Что нужно сделать >>
A - Переведите на английский язык предложение из текста о кельтах и германцах: «Какое положение занимал такой союзный полководец по отношению к своему войску, видно из обвинения в государственной измене, выдвинутого против Верцингеторига (Caes., b. g., 7, 20).»
B - Перепишите из текста о кельтах и германцах отрывок, который начинается словами «Правда, все эти» и идет до слов «помочь решению вопроса.» включительно.
C - Продолжите текст о кельтах и германцах после его последнего предложения.

Фрагмент текста >>
Правда, все эти догадки должны будут совершенно отпасть, если удастся удовлетворительно доказать происхождение слова ambactus из кельтского корня; так, например, Цейсс (Zeuss, Gramm., 796) выводит его, хотя и с сомнением, из ambi — «вокруг» и ag, agere — «двигающийся» или «двигаемый вокруг», т. е. провожатый, слуга. То обстоятельство, что слово это встречается также в качестве кельтского собственного имени (Zeuss, 77), а быть может, сохранилось и в камбрийском amaeth — крестьянин, рабочий (Zeuss, 156), не может помочь решению вопроса.
42
От кельтских слов «guerg» — деятель и «breth» — суд.
43
Какое положение занимал такой союзный полководец по отношению к своему войску, видно из обвинения в государственной измене, выдвинутого против Верцингеторига (Caes., b. g., 7, 20).
44
Так, свевы Цезаря были, вероятно, хатты, но то же наименование, несомненно, давалось в эпоху Цезаря и еще гораздо позднее каждому германскому племени, которое можно было считать кочевым. Таким образом, если — что не подлежит сомнению — «царем свевов» у Мелы (3, 1) и Плиния (H. n., 2, 67, 170) назван Ариовист, то отсюда вовсе не следует, что Ариовист был хатт. Упоминание о маркоманах как об определенном народе не встречается до Маробода; весьма возможно, что до этого времени слово это не означало ничего, кроме того, что оно значит этимологически, т. е. стража границ или страны. Если Цезарь (1, 51) упоминает маркоманов в числе народов, сражавшихся в войске Ариовиста, то он и в этом случае мог не понять чисто нарицательного названия, как он, бесспорно, сделал и со свевами.

Часть набора данных >>

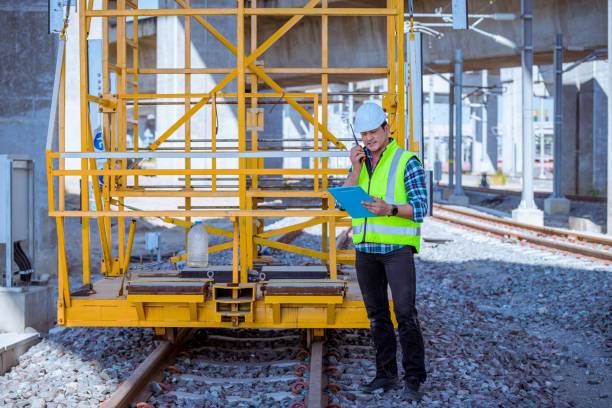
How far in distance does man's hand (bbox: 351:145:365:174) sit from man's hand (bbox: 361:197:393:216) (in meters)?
0.40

Ответы по заданиям >>
A - The position such an allied commander held in relation to his army can be seen from the charge of high treason brought against Vercingetorix (Caes., b. g., 7, 20).

B -
Правда, все эти догадки должны будут совершенно отпасть, если удастся удовлетворительно доказать происхождение слова ambactus из кельтского корня; так, например, Цейсс (Zeuss, Gramm., 796) выводит его, хотя и с сомнением, из ambi — «вокруг» и ag, agere — «двигающийся» или «двигаемый вокруг», т. е. провожатый, слуга. То обстоятельство, что слово это встречается также в качестве кельтского собственного имени (Zeuss, 77), а быть может, сохранилось и в камбрийском amaeth — крестьянин, рабочий (Zeuss, 156), не может помочь решению вопроса.

C -
45
Прибытие Ариовиста в Галлию относится, по Цезарю (1, 36), к 683 г. [71 г.], а сражение под Адмагетобригой (а не Магетобригой, как обычно называют теперь это место на основании одной неправильной надписи), по Цезарю (1, 35) и Цицерону (Ad Att., 1, 19) — к 693 г. [61 г.].
46
Для того чтобы подобный образ действий не показался неправдоподобным и чтобы ему пожалуй не были приписаны более глубокие мотивы помимо политического невежества и лени, нужно вспомнить тот легкомысленный тон, в котором такой видный сенатор, как Цицерон, говорит в своей переписке об этих важных трансальпинских делах.
47
По неисправленному календарю. Согласно же принятому исправлению, которое, однако, отнюдь не опирается здесь на вполне достоверные данные, этот день соответствует 23 апреля юлианского календаря.
48
Эпитет Equestris нужно понимать так же, как в названиях других колоний Цезаря обозначения sextanorum, decimanorum и т. д. Здесь получали земельные наделы кельтские или германские всадники Цезаря вместе, конечно, с правом римского или по крайней мере латинского гражданства.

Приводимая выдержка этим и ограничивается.